Osmotic pressure of aqueous electrolyte solutions via molecular simulations of chemical potentials: Application to NaCl

Abstract

The osmotic pressure, Π, is an important thermodynamic property of aqueous electrolyte solutions, which is intimately related to the activity of the water solvent, and is sensitive to the details of the force field used in molecular simulations of such systems. Its calculation in the most important case of discrete water models has received scant attention in the literature; the only existing method involves a special-purpose molecular dynamics approach implementing virtual semi-permeable membranes separating solution and solvent phases.
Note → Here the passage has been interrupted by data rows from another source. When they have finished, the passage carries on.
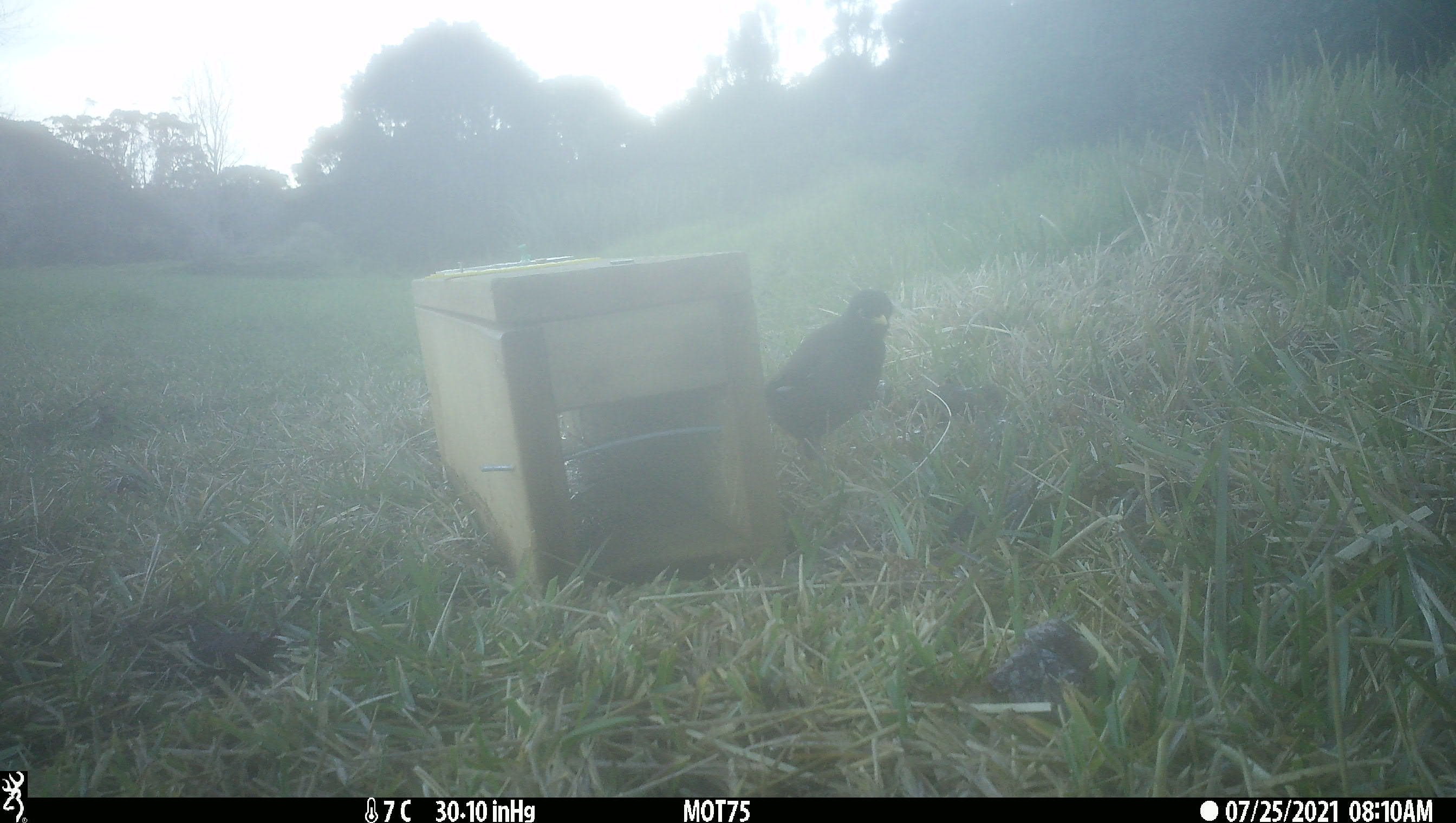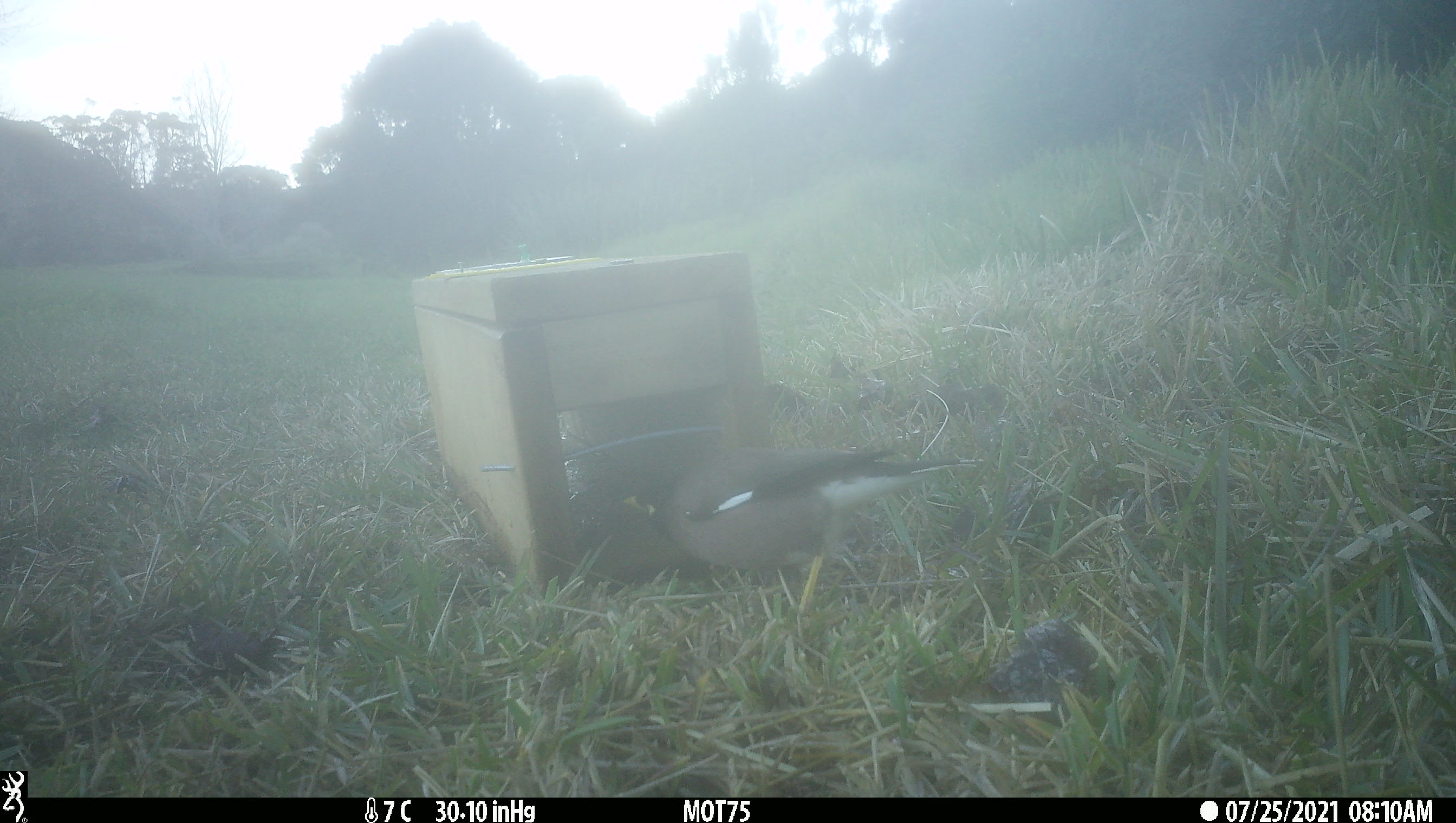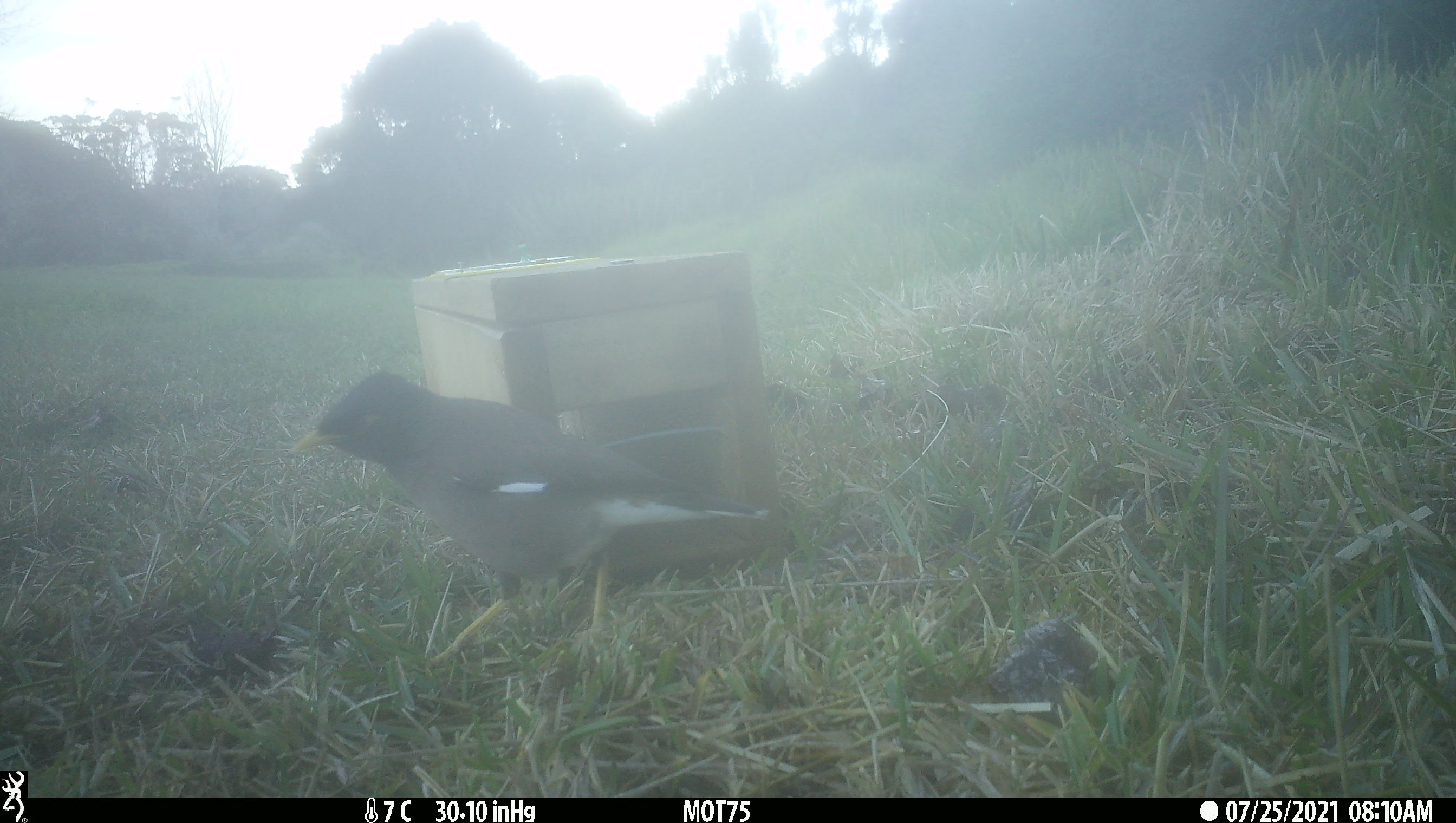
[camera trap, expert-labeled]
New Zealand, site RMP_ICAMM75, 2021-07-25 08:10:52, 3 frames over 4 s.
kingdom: Animalia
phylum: Chordata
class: Aves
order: Passeriformes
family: Sturnidae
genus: Acridotheres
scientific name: Acridotheres tristis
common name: common myna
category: myna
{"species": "myna (common myna) (Acridotheres tristis)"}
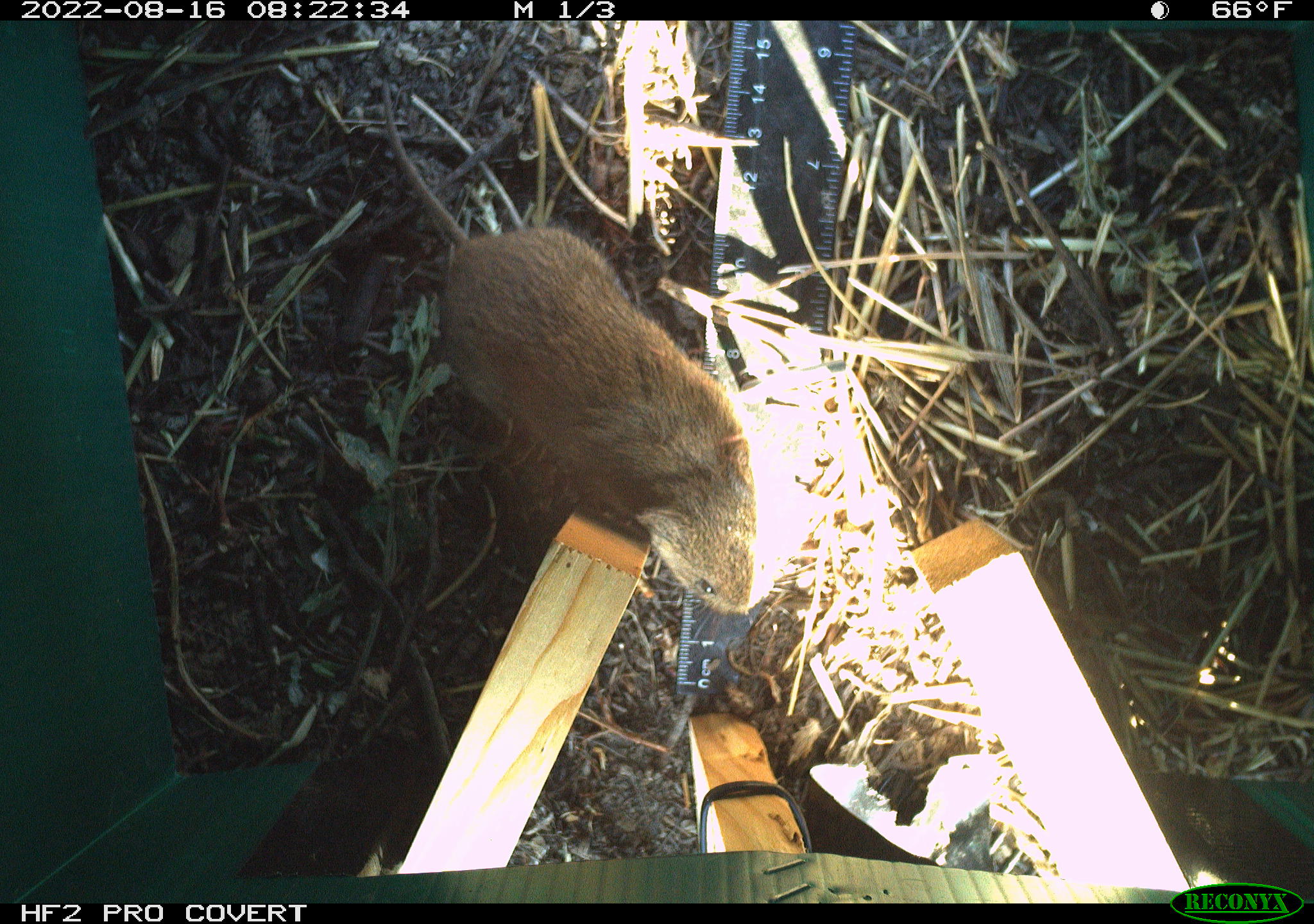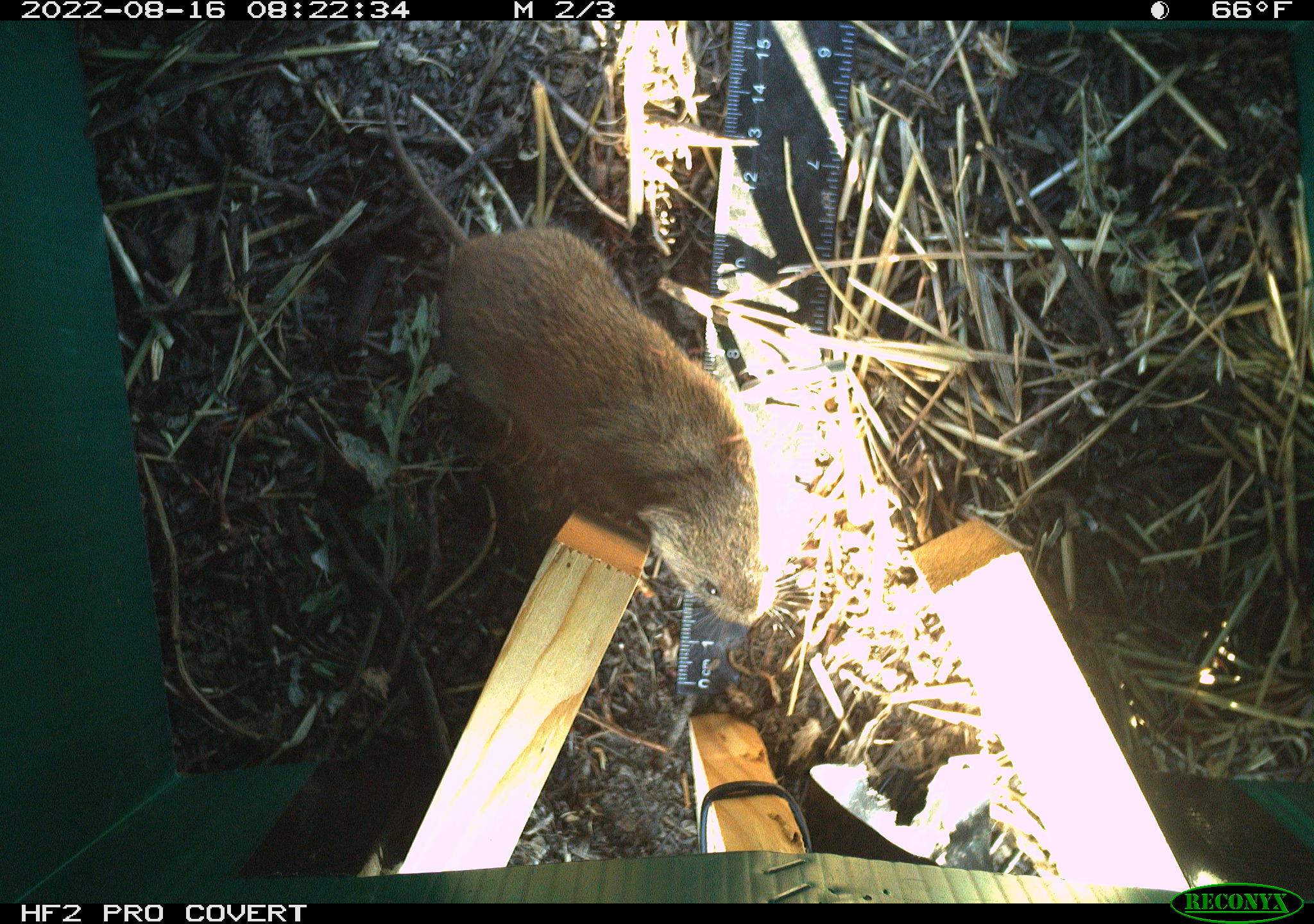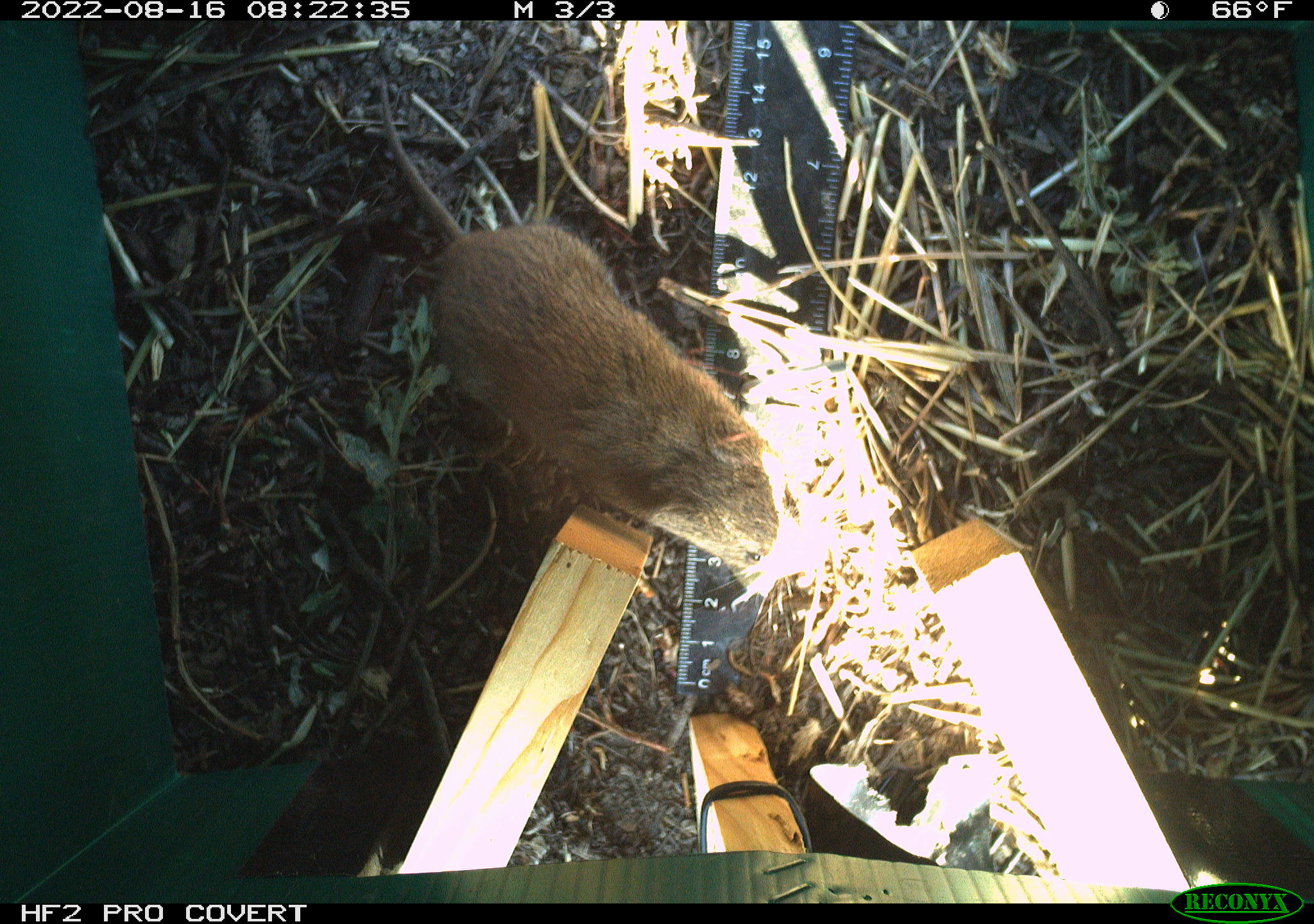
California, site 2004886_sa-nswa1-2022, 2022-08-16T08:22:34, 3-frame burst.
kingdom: Animalia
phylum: Chordata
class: Mammalia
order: Rodentia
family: Cricetidae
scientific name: Cricetidae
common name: hamsters, voles, lemmings, and allies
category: cricetidae family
Here, we develop and demonstrate a new thermodynamically based approach utilizing simulation results for the salt chemical potential, μs, and for the solution specific volume, vm. The methodology may also be used in principle to calculate the activity of water and of the electrolyte from simulation data for Π and vm. We demonstrate our approach in the case of aqueous NaCl solutions at ambient conditions by calculating new results for both Π and the related osmotic coefficient property, ϕ, from simulation data for μNaCl. We compare with experimental data the predictions of two polarizable force fields (AH/BK3 and AH/SWM4-DP) and of a typical non-polarizable force field (JC). We find that AH/BK3 produces results in good agreement with experiment for both Π and ϕ over the entire experimentally accessible concentration range, and that the AH/SWM4-DP results are generally poor. The JC results are very good at concentrations below about 3 molal, but deteriorate rapidly at higher concentrations.